[Data listing]
########
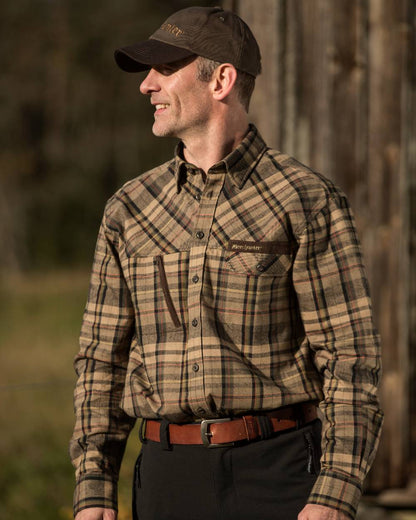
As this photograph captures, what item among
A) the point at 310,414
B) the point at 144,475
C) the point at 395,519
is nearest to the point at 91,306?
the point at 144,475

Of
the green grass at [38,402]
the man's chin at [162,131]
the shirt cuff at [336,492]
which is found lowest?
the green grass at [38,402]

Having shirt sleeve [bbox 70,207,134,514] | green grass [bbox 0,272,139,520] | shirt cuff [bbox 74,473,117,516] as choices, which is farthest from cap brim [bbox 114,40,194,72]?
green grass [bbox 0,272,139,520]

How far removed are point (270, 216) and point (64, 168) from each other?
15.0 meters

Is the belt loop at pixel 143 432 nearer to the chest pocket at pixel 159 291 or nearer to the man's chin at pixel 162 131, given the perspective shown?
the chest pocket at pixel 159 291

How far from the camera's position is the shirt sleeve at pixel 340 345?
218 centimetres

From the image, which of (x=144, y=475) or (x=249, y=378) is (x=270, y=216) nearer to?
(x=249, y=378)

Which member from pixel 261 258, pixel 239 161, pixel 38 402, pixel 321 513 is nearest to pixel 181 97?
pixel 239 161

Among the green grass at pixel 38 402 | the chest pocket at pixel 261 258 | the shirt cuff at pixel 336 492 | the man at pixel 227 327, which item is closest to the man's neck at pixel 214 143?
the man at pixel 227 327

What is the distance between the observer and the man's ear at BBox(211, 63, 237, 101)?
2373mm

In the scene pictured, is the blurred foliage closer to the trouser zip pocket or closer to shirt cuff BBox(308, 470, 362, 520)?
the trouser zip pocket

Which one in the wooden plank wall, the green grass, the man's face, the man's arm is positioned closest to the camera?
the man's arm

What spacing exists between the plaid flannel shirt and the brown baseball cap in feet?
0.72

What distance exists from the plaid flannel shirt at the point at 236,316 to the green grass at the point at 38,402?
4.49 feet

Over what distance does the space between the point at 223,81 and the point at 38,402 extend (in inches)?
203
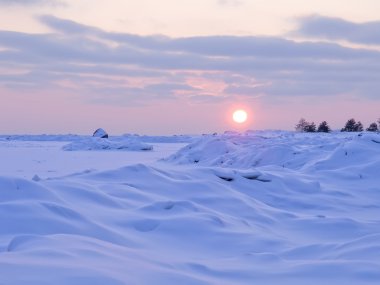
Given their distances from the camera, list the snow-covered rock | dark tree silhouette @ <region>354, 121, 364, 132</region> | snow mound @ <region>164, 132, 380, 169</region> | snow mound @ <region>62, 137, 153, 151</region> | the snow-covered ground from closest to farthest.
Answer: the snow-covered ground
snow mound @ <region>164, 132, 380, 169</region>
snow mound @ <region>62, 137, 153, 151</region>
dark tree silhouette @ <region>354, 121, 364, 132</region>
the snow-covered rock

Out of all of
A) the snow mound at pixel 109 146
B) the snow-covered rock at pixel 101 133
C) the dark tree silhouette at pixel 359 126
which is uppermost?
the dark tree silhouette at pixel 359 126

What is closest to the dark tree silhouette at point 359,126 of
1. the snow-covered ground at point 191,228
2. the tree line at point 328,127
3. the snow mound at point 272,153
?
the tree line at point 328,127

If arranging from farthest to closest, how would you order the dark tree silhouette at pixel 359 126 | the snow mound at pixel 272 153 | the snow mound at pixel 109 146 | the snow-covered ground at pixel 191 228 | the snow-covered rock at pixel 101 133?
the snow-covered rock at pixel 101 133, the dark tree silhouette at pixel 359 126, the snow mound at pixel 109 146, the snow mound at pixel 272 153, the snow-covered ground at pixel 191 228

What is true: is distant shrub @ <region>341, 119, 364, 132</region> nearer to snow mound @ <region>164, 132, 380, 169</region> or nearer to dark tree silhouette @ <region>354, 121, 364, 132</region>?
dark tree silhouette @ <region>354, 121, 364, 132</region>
########
Instructions for the task.
Reproduce all of the items above verbatim, leaving out the picture markers.

Result.
As this photograph captures, what item among
A) the point at 310,414
B) the point at 144,475
C) the point at 395,519
is nearest to the point at 91,306?
the point at 144,475

Of
the green grass at [38,402]
the man's chin at [162,131]
the shirt cuff at [336,492]
which is found lowest?
the green grass at [38,402]

Having shirt sleeve [bbox 70,207,134,514] | green grass [bbox 0,272,139,520] | shirt cuff [bbox 74,473,117,516] as choices, which is farthest from cap brim [bbox 114,40,194,72]?
green grass [bbox 0,272,139,520]

How far removed are point (270, 216) and point (64, 168) from each other?
15.0 meters

Is the belt loop at pixel 143 432 nearer to the chest pocket at pixel 159 291 or nearer to the man's chin at pixel 162 131, given the perspective shown?
the chest pocket at pixel 159 291

How far from the camera's position is the shirt sleeve at pixel 340 345?
218 centimetres

From the image, which of (x=144, y=475) or (x=249, y=378) is (x=270, y=216) nearer to?
(x=249, y=378)

Which member from pixel 261 258, pixel 239 161, pixel 38 402, pixel 321 513 is nearest to pixel 181 97?
pixel 239 161

Among the green grass at pixel 38 402 | the chest pocket at pixel 261 258 | the shirt cuff at pixel 336 492 | the man at pixel 227 327, which item is closest to the man's neck at pixel 214 143?
the man at pixel 227 327

What is the distance between the observer and the man's ear at BBox(211, 63, 237, 101)?
2373mm

In the scene pictured, is the blurred foliage closer to the trouser zip pocket or closer to shirt cuff BBox(308, 470, 362, 520)?
the trouser zip pocket

Which one in the wooden plank wall, the green grass, the man's face, the man's arm is positioned closest to the camera?
the man's arm

What spacing exists between the plaid flannel shirt and the brown baseball cap in feet?
0.72

What distance exists from the plaid flannel shirt at the point at 236,316 to the green grass at the point at 38,402?
4.49 feet

Over what distance does the space between the point at 223,81 and the point at 38,402 extend (in inches)?
203
Given their distances from the camera, list the snow-covered rock | dark tree silhouette @ <region>354, 121, 364, 132</region> | snow mound @ <region>164, 132, 380, 169</region> | snow mound @ <region>62, 137, 153, 151</region> | the snow-covered ground from closest to farthest.
Answer: the snow-covered ground
snow mound @ <region>164, 132, 380, 169</region>
snow mound @ <region>62, 137, 153, 151</region>
dark tree silhouette @ <region>354, 121, 364, 132</region>
the snow-covered rock

Out of all of
A) the snow mound at pixel 109 146
B) the snow-covered rock at pixel 101 133
C) the dark tree silhouette at pixel 359 126
which is uppermost?
the dark tree silhouette at pixel 359 126

What is closest to the dark tree silhouette at point 359,126 of
1. the snow-covered ground at point 191,228
2. the tree line at point 328,127
3. the snow mound at point 272,153
?
the tree line at point 328,127

If arranging from farthest to closest, how would you order the dark tree silhouette at pixel 359 126 | the snow mound at pixel 272 153 | the snow mound at pixel 109 146 | the snow-covered ground at pixel 191 228 | the snow-covered rock at pixel 101 133?
the snow-covered rock at pixel 101 133, the dark tree silhouette at pixel 359 126, the snow mound at pixel 109 146, the snow mound at pixel 272 153, the snow-covered ground at pixel 191 228

What is true: is distant shrub @ <region>341, 119, 364, 132</region> nearer to snow mound @ <region>164, 132, 380, 169</region> or nearer to dark tree silhouette @ <region>354, 121, 364, 132</region>?
dark tree silhouette @ <region>354, 121, 364, 132</region>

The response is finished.